I think Paging is bring instruction data from disk or secondary memory to the main memory while caching is bring instruction data from main memory to CPU
Question 1:
Where exactly does the internal register and internal cache exist? I understand that when a program is loaded into main memory it contains a text section, a stack, a heap and so on. However is the register located in a fixed area of main memory, or is it physically on the CPU and doesn't reside in main memory? Does this apply to the cache as well?
Questions 2:
How exactly does a device controller use direct memory access without using the CPU to schedule/move datum between the local buffer and main memory?
Basic answer:
The CPU registers are directly on the CPU. The L1, L2, and L3 caches are often on-chip; however, they may be shared between multiple cores or processors, so they're not always "physically on the CPU." However, they're never part of main memory either. The general principle is that the closer memory is to the CPU, the faster and more expensive (and thus smaller) it is. Every item in the cache has a particular main memory address associated with it (however, the same slot can be associated with different addresses at different times). However, there is no direct association between registers and main memory.

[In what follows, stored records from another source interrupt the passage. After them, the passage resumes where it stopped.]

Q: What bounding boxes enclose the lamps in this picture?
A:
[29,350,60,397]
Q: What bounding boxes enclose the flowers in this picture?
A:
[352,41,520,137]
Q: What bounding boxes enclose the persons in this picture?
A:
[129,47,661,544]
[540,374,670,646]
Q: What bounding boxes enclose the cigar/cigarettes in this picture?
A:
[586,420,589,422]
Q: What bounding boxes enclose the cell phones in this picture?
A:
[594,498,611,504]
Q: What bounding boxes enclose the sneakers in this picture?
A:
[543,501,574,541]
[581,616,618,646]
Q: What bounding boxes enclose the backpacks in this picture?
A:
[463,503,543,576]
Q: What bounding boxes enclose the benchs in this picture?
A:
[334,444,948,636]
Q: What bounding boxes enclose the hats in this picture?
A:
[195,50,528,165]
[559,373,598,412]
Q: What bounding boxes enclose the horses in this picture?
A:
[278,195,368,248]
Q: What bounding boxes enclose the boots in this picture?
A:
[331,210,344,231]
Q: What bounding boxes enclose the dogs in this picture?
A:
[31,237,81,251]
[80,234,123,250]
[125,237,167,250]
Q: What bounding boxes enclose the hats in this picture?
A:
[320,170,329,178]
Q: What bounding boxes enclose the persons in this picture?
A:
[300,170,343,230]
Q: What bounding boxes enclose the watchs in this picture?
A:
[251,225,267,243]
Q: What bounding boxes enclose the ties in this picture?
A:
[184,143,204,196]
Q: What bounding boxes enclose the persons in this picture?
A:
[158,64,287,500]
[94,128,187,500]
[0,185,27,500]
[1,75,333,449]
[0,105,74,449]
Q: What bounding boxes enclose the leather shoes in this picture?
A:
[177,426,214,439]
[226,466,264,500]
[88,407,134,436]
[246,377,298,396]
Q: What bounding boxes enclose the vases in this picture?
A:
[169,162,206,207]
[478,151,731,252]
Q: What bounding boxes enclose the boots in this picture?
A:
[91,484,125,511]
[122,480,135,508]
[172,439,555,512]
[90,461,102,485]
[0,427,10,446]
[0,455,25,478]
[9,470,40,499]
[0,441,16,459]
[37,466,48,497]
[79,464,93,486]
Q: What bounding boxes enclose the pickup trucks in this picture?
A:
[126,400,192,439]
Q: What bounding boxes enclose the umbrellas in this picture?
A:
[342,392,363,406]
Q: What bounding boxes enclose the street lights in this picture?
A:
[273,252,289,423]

That is why if you use the register keyword in C (not that it's often necessary, since the compiler is usually a better optimizer), you can not use the & operator.
The DMA controller executes the transfer directly. The CPU watches the bus so it knows when changes are made "behind its back", which invalidate its cache(s).
Even though the CPU is the central processing unit, it's not the sole "mover and shaker". Devices live on buses, along with CPUs, and also RAM. Modern buses allow devices to communicate with RAM without involving the CPU. Some devices are programmed simply by making changes to pieces of RAM which devices poll. Device drivers may poll pieces of RAM that a device is writing into, but usually a CPU receives an interrupt from the device telling it that there's something in a piece of RAM that's ready to read.
So, in answer to your question 2, the CPU isn't involved in memory transfers across the bus, except inasmuch as cache coherence messages about the invalidation of cache lines are involved. Bear in mind that the scenarios are tricky. The CPU might have modified byte 1 on a cache line when a device decides to modify byte 40. Getting that dirty cache line out of the CPU needs to happen before the device can modify data, but on x86 anyway, that activity is initiated by the bus, not the CPU.